From East to West

St Vincent to Grenada. Discover your own desert island adventure. With 32 islands to choose from, it's an excuse to return again and again.

Wild Rainforests. Volcanoes. Beaches.

With yacht-filled harbours, chic private isles and volcanic landscapes, you will find plenty to discover here. Explore all 32 islands and cays with their black sand beaches, hot springs and breathtaking waterfalls.

St Vincent


Volcanoes shaped St Vincent. Its peak is a 1,234m-high active caldera, which sits atop a rainforest range. Head inland for hot springs or sail to black sand beaches on the shore.

Kids can join crew a themed adventure on the set of Pirates of the Caribbean. Grown-ups can hit the spa on Young Island, where Johnny Depp and Keira Knightley were pampered pre-filming. Or drop anchor at the Falls of Baleine on the northern coast, the site of a waterfall that tumbles into a natural swimming pool. A true buccaneer beach is Petit Byahaut. This blissful beach is film set class and can only be accessed by boat.



Mustique describes itself as ‘the world’s finest private island’. This Caribbean gem hosts nine blissful beaches and fifty species of bird.

Surrounding Mustique is a Technicolor reef. Glide past bluestripes and butterfly fish on a sea scooter safari, or follow a guide into the rainforest interior where Mangrove Cuckoo and Tropical Kingfisher lie in wait.

Mustique is more private playground than members’ club. You’re likely to see Hollywood A-listers sipping Drambuies barefoot at the bar, while European royals line up to shoot pool. What happens on Mustique stays on Mustique.



Canouan’s twin lagoons sum up the island’s carefree spirit: Friendship Bay and Glossy Bay. Electricity only arrived here in the 1990s. Highlights of the low-key social calendar include calypsos, carnivals and reggae-powered street parties.

But Canouan offers more than pink sunsets and white sand. Its tropical golf course runs close enough to the ocean for guests to whack a ball from foredeck to green. For silky sand and beach bars drop anchor at Carenage Bay or Godahl Bay. The latter was voted one of the world’s best beaches by The Travel Channel.
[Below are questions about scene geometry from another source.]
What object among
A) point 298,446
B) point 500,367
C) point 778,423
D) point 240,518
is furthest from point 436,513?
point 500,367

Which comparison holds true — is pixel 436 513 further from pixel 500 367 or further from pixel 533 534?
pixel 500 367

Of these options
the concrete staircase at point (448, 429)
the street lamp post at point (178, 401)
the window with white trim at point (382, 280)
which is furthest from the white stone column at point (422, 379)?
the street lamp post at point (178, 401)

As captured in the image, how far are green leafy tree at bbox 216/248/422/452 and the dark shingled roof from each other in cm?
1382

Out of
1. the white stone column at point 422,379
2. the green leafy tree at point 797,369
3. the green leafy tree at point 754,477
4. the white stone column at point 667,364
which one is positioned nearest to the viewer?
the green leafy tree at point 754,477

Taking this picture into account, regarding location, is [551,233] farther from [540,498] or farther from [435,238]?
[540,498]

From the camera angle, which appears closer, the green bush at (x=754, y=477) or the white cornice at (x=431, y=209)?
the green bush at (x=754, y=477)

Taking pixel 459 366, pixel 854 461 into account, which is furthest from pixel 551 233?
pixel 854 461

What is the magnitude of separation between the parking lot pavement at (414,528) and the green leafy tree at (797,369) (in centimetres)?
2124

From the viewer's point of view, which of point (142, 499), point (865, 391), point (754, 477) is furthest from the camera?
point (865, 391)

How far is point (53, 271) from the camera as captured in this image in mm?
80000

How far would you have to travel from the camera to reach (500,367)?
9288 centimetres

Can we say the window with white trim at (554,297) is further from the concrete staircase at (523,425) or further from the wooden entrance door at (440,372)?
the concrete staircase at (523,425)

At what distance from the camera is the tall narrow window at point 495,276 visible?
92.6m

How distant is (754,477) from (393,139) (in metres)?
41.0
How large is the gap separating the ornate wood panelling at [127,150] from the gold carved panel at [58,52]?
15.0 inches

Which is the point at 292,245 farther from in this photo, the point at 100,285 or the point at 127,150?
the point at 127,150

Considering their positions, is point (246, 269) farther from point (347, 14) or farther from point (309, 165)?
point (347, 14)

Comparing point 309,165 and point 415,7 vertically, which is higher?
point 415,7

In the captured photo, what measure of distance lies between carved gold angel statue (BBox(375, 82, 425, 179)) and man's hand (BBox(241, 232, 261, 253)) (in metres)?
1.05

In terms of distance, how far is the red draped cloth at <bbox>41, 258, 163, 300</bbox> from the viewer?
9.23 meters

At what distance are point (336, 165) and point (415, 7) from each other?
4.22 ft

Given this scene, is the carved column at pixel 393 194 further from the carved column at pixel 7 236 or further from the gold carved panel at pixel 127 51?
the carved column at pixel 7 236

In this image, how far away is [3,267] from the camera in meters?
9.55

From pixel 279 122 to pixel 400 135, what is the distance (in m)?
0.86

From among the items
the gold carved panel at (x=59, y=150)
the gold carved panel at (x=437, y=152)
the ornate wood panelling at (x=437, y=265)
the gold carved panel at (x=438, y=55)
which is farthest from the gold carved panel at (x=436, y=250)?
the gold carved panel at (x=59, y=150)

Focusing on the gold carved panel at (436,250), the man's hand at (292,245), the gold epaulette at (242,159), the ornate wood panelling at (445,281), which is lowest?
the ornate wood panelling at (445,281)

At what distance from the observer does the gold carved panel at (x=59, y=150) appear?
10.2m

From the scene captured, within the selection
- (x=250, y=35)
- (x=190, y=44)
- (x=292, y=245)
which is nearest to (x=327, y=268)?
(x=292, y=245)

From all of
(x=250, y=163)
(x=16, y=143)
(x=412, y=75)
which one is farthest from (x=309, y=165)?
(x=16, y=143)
Lucky are the 250 residents who call this caribbean castaway home. Mayreau has no airport, no bank, no roads and no worries. The boat-only island is frequented by a privileged elite. Its sandy-bottomed shoreline hosts more grouper and snapper than a yacht party can possibly eat. Saltwhistle bay is a heavenly half moon of calm waters and powder white sand. The only danger to your party is too much sun, too much rum, or a falling coconut. Saline bay on the southern leeward coast is as sheltered as a lake. If you wanted to learn the art of waterskiing or paddleboarding, this is the place to try.

Tobago Cays


The Tobago Cays look like icing sugar sprinkled onto a turquoise sea. These uninhabited islands form a Marine Park and are as pristine as can be. In the sandy-bottomed lagoon between them, speedboats are banned. Anchor your yacht and jump over the back. It’s like swimming in a five-square-kilometre private bath.

The islands of Petit Rameau, Petit Bateau, Baradol and Jamesby are surrounded by Horseshoe Reef. With a snorkel, scuba tank or Seadoo, guests can see more sea life than in a Jacques Cousteau documentary. The wreck of the First World War gunboat Purunia lies in 10m of translucent sea. Shrieks of delight will reach the surface as you discover friendly nurse sharks, angelfish and rock beauties.

Petit St Vincent


The sail to Petit St Vincent is the stuff of legend. Pods of dolphins and migrating whales can be seen from the bridge – or from high up in the crow’s nest. The arrival at this private island is among the Caribbean’s best. Back at sea, the party never stops. The on-board fridge is full of Hairoun beer. The sea is stocked with lobster and conch. At sunset guests may opt for seafood sashimi, a formal dinner, or a beach barbeque. Or simply kick back with a cocktail and the works of Caribbean authors V.S. Naipaul and Derik Walcott.



Grenada is three Caribbean islands in one. The biggest island is a tropical giant of rainforest, waterfalls and deserted beachs. Little Carriacou is a sand-ringed jewel that the 21st century forgot. On nearby Petite Martinique, the biggest news is when a coconut drops.

Grenada is known as the spice island. As a trading entrepôt, a sense of history – plus the aroma of nutmeg, cinnamon and cloves – remains. Its beaches, such as Levara, Magazin and Sagesse, may be renowned, but are used for little more than cricket and barbeques for much of the year. At sundown keep an eye out for the infamous greenflash, a tropical trick of the light best seen on Grand Anse Beach with a sundowner in hand.